• REQUIREMENT:
Below is a block of entries; repeat exactly the lines starting at the line that contains "Interceptor | Royal" and ending at the line that contains "108cm | 48 |", both included.

• DATA RECORDS:
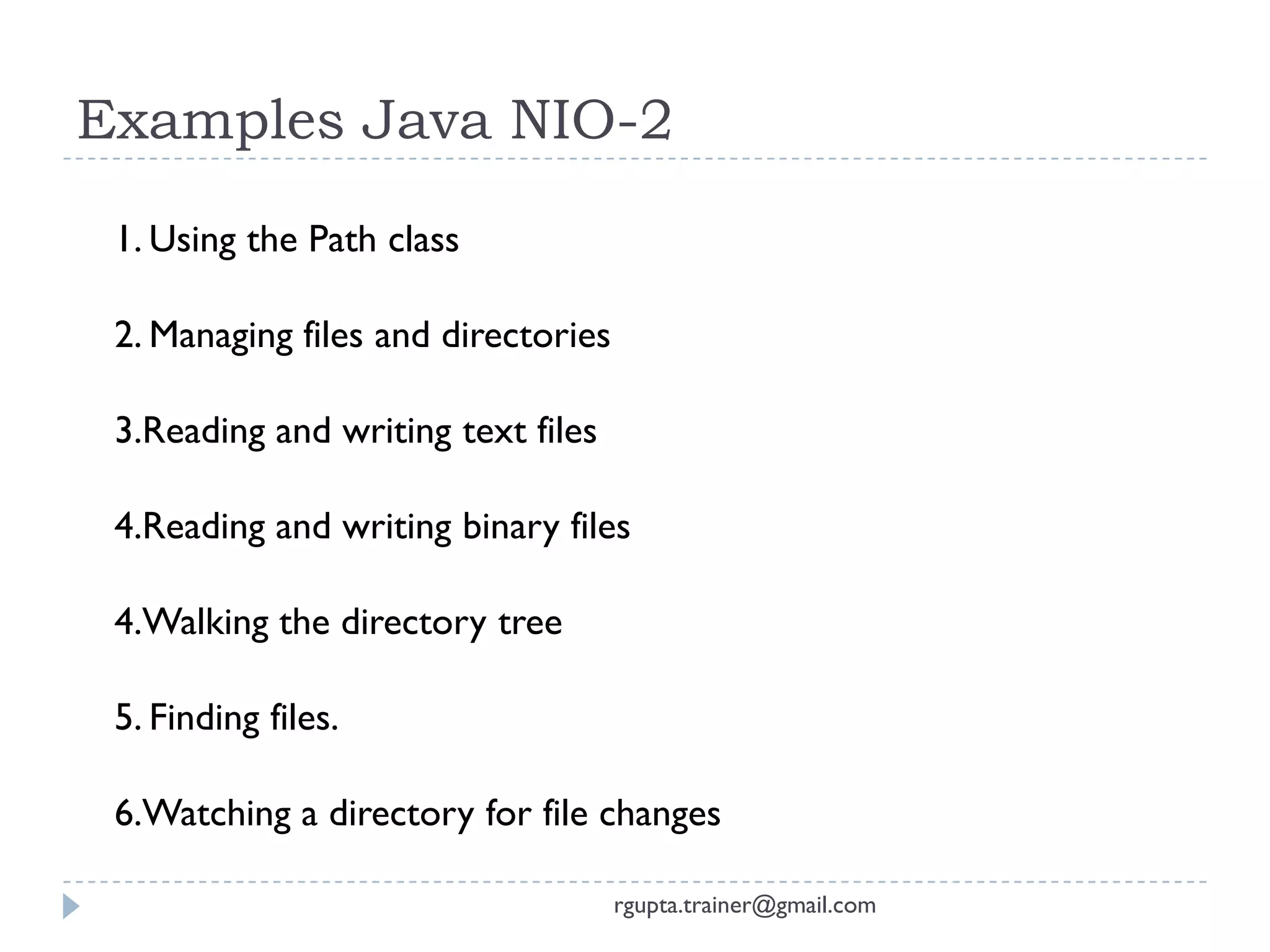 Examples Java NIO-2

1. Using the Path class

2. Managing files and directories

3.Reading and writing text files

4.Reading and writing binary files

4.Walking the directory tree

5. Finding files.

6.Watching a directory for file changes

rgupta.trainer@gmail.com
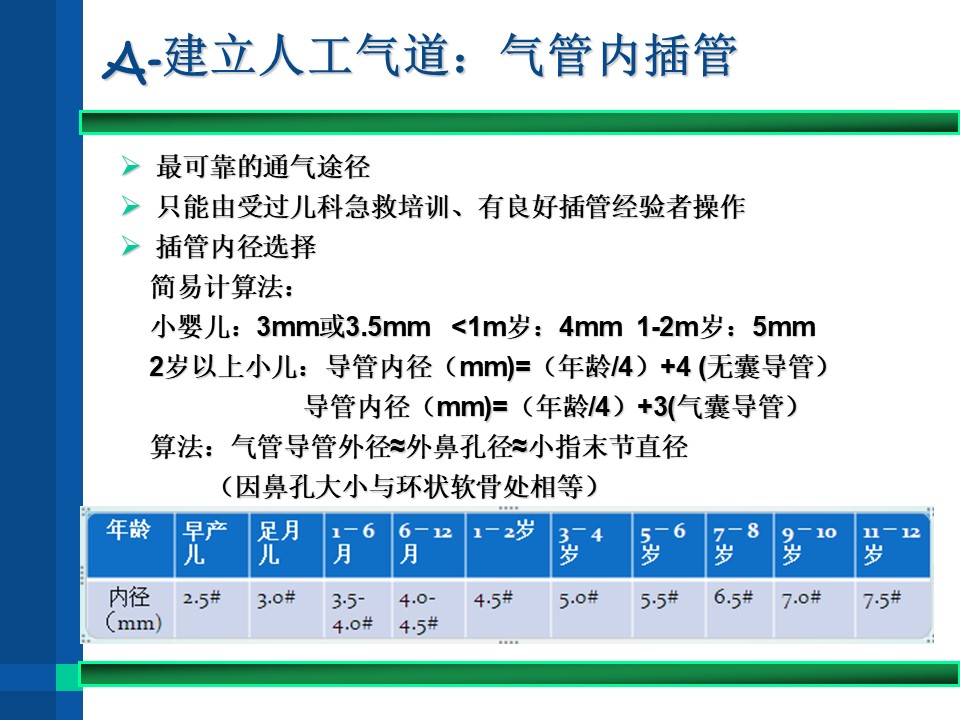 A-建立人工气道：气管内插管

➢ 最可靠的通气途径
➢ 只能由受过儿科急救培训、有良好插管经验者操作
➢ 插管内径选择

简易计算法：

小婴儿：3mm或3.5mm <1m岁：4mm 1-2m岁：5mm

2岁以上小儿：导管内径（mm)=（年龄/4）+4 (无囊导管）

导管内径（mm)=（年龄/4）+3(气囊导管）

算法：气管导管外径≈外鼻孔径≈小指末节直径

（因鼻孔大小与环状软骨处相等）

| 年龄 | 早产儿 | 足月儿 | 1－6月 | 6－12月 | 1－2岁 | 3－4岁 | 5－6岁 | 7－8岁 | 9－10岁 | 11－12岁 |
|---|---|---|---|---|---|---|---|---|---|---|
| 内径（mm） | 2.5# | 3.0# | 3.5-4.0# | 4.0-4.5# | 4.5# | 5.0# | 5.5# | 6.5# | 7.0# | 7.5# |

...

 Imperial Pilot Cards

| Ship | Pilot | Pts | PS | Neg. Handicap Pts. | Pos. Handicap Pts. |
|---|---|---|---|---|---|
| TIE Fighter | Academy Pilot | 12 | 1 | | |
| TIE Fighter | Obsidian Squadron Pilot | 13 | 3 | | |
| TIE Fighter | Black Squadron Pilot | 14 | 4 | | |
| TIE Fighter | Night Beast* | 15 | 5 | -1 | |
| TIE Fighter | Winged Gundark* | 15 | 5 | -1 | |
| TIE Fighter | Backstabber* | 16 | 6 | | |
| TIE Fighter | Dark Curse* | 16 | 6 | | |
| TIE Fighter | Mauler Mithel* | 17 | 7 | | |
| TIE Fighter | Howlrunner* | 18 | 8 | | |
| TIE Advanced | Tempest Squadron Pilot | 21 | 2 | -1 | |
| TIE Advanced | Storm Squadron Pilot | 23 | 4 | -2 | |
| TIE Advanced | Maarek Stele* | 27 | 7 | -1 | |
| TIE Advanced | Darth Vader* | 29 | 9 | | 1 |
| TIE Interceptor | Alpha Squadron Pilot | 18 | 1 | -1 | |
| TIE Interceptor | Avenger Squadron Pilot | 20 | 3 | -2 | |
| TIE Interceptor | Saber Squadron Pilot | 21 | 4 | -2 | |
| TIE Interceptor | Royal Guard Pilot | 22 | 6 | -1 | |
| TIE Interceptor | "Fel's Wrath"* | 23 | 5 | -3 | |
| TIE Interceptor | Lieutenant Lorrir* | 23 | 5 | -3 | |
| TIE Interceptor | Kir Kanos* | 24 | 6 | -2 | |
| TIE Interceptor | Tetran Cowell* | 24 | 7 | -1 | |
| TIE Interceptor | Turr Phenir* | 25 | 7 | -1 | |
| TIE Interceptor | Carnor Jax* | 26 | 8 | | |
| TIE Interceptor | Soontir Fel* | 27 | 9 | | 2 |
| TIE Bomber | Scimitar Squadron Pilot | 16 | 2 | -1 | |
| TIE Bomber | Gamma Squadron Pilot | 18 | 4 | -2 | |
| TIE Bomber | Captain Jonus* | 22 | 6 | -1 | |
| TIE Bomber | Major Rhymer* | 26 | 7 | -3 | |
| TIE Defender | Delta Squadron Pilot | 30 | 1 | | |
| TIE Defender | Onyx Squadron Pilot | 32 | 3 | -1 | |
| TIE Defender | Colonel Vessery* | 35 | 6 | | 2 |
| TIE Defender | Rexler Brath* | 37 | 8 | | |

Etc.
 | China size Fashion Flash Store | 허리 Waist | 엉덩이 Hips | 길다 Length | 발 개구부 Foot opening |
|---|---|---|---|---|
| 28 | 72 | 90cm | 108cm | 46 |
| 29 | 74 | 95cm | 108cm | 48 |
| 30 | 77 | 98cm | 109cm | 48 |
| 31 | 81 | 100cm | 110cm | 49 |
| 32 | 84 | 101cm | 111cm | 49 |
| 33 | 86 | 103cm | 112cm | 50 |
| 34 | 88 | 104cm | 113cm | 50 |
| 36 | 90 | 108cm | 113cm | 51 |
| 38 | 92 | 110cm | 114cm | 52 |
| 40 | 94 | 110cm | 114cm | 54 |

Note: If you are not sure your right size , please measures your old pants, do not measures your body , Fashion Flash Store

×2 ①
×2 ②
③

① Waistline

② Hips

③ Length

...

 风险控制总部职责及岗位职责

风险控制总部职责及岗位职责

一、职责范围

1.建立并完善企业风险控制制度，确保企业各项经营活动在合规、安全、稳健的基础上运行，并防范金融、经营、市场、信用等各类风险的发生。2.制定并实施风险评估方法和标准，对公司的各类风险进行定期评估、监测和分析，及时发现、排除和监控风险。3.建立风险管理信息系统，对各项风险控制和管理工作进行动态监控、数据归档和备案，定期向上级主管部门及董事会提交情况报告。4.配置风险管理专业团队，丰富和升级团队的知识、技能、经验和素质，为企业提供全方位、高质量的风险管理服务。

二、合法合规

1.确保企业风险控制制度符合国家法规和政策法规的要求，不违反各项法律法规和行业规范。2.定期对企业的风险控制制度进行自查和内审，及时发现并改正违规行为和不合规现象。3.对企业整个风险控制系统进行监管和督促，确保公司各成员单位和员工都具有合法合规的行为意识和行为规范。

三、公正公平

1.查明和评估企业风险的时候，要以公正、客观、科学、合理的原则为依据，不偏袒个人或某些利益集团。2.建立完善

• EXERCISE RESPONSE:
| TIE Interceptor | Royal Guard Pilot | 22 | 6 | -1 | |
| TIE Interceptor | "Fel's Wrath"* | 23 | 5 | -3 | |
| TIE Interceptor | Lieutenant Lorrir* | 23 | 5 | -3 | |
| TIE Interceptor | Kir Kanos* | 24 | 6 | -2 | |
| TIE Interceptor | Tetran Cowell* | 24 | 7 | -1 | |
| TIE Interceptor | Turr Phenir* | 25 | 7 | -1 | |
| TIE Interceptor | Carnor Jax* | 26 | 8 | | |
| TIE Interceptor | Soontir Fel* | 27 | 9 | | 2 |
| TIE Bomber | Scimitar Squadron Pilot | 16 | 2 | -1 | |
| TIE Bomber | Gamma Squadron Pilot | 18 | 4 | -2 | |
| TIE Bomber | Captain Jonus* | 22 | 6 | -1 | |
| TIE Bomber | Major Rhymer* | 26 | 7 | -3 | |
| TIE Defender | Delta Squadron Pilot | 30 | 1 | | |
| TIE Defender | Onyx Squadron Pilot | 32 | 3 | -1 | |
| TIE Defender | Colonel Vessery* | 35 | 6 | | 2 |
| TIE Defender | Rexler Brath* | 37 | 8 | | |

Etc.
 | China size Fashion Flash Store | 허리 Waist | 엉덩이 Hips | 길다 Length | 발 개구부 Foot opening |
|---|---|---|---|---|
| 28 | 72 | 90cm | 108cm | 46 |
| 29 | 74 | 95cm | 108cm | 48 |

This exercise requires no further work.